The Athenian jurors who voted for the death penalty probably thought that Socrates would take the opportunity to flee before the sentence was to be promulgated. Socrates, however, deeming himself to be a true citizen with a horror of life outside the city-state and obedient to the rule of law, drank the hemlock, turned to his friend, Crito, and said I owe a cock to Asclepius, see that the debt is paid.
He remains the true ideal of an Athenian citizen, reverencing the gods and punctilious about paying debts. Asclepius, is the god of healing and perhaps Socrates is intimating that death releases the soul from the body and its attendant ills, particularly as one ages. Four centuries later in Palestine, Judas flings the blood-money he has accepted for his betrayal of Jesus back at the temple priests and hangs himself in despair. They use the tainted money to buy a potter’s field and bury him there.
Dante, in The Inferno, places Judas in the deepest circle of hell where Satan chews on his
head eternally. The Gnostics, on the other hand, reasoning that he set in train the salvation of the world, view him as the greatest of all the Apostles. Is there any surprise that one of the most compelling and enduring contemplations of suicide was written 400 years ago by William Shakespeare? You can count in the hundreds of millions the number of people who can complete the line: To be or not to be.

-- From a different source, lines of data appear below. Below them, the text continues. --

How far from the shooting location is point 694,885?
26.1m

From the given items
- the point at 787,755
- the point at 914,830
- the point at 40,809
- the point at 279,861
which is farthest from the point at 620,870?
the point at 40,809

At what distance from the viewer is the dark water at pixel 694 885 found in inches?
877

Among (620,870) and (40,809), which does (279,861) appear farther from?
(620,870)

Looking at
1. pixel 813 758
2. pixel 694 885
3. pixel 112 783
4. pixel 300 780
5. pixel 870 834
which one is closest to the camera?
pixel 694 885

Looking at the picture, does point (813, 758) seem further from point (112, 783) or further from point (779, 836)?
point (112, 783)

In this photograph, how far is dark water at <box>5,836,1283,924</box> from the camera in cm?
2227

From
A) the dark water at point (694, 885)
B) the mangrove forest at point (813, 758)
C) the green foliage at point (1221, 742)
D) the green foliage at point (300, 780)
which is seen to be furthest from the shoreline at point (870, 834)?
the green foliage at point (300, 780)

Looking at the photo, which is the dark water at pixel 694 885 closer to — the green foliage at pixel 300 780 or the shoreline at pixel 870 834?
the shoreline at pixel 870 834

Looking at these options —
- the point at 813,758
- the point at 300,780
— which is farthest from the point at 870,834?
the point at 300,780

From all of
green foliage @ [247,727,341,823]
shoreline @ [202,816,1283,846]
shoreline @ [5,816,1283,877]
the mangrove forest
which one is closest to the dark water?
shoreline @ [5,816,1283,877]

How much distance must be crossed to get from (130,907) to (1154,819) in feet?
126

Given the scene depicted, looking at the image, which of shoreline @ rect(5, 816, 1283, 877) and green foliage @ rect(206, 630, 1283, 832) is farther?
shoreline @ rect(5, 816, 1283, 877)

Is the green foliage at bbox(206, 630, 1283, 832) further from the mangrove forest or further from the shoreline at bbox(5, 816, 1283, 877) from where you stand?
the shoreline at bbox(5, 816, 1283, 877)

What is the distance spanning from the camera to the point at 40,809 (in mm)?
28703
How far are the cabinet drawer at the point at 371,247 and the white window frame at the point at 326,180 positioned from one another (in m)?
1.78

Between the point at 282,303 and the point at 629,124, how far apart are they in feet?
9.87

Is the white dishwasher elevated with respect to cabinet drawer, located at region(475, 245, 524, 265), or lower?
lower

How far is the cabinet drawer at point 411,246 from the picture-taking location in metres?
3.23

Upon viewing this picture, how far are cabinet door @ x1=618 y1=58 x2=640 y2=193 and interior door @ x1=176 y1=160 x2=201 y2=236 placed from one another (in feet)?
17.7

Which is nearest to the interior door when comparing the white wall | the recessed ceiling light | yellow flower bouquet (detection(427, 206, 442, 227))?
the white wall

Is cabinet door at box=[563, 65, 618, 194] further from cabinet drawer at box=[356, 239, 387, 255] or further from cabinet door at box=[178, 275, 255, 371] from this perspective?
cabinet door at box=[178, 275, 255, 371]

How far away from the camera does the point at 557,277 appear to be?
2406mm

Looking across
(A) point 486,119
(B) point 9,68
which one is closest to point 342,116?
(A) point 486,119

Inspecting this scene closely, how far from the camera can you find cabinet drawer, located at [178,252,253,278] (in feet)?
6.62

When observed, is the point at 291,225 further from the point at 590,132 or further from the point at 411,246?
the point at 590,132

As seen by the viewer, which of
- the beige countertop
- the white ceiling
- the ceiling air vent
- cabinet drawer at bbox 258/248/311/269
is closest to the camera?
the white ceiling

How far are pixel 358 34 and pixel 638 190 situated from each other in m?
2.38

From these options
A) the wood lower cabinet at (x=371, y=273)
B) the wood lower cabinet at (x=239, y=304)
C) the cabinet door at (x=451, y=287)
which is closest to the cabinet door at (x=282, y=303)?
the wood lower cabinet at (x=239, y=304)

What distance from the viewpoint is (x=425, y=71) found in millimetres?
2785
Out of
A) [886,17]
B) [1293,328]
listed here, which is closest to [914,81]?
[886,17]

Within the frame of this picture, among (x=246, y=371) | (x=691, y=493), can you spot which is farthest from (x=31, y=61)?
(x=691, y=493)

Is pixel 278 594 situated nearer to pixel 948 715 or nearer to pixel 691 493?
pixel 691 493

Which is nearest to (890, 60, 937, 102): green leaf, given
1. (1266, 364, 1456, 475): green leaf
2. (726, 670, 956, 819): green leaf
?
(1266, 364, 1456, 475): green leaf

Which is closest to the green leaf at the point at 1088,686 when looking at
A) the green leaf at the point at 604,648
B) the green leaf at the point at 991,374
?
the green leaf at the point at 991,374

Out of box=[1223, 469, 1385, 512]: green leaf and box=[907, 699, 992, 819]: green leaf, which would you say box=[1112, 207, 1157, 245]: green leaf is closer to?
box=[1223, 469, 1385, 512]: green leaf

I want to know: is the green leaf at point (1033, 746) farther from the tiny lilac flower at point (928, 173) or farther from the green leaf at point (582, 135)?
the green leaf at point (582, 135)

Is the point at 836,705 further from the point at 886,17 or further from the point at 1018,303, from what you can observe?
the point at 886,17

The absence of illness or adversity may not be sufficient to answer the question posed by Hamlet in the affirmative, but clearly if one is suffering the slings and arrows of outrageous Fortune one might choose to end the heart-ache, and the thousand natural shocks that Flesh is heir to by taking arms against a sea of troubles, and by opposing, end them. But is it the end? For in that sleep of death, what dreams may come, when we have shuffled off this mortal coil, must give us pause. Indeed, and in that pause do most of us not acquiesce and resign ourselves to grunt and sweat under a weary life because of the dread of something after death, the undiscovered country, from whose bourn no traveller returns, puzzles the will, and makes us rather bear those ills we have, than fly to others that we know not of.
In the Gospel of John, Jesus says: Greater love hath no man than this; that a man lay down his life for his friends. Is this an invitation to martyrdom? A vindication of altruistic suicide? It is certainly a high bar, and one that many have cleared. The stories of soldiers throwing themselves on a grenade to save their comrades and similar tales of heroic self – sacrifice are seen as justifications for self-slaughter by most people. An example of this is
Maximilian Kolbe, a Franciscan priest, who volunteered to take the place of a prisoner who was selected to die of starvation in an underground bunker with nine others as a reprisal for an escape from Auschwitz.
The swap was agreed and Francisek Gajowniczek, who had cried out in anguish for his wife and family, lived for a further 53 years, attending the beatification and later canonisation of Kolbe where the pope at the time, John Paul II, declared him to be a Christian martyr. In 2011, Jessica Council, a 30-year-old pregnant mother, refused cancer treatment in order to give her unborn child the best chance for survival; she died, leaving behind a husband, son and a newborn child who is alive today because of her sacrifice.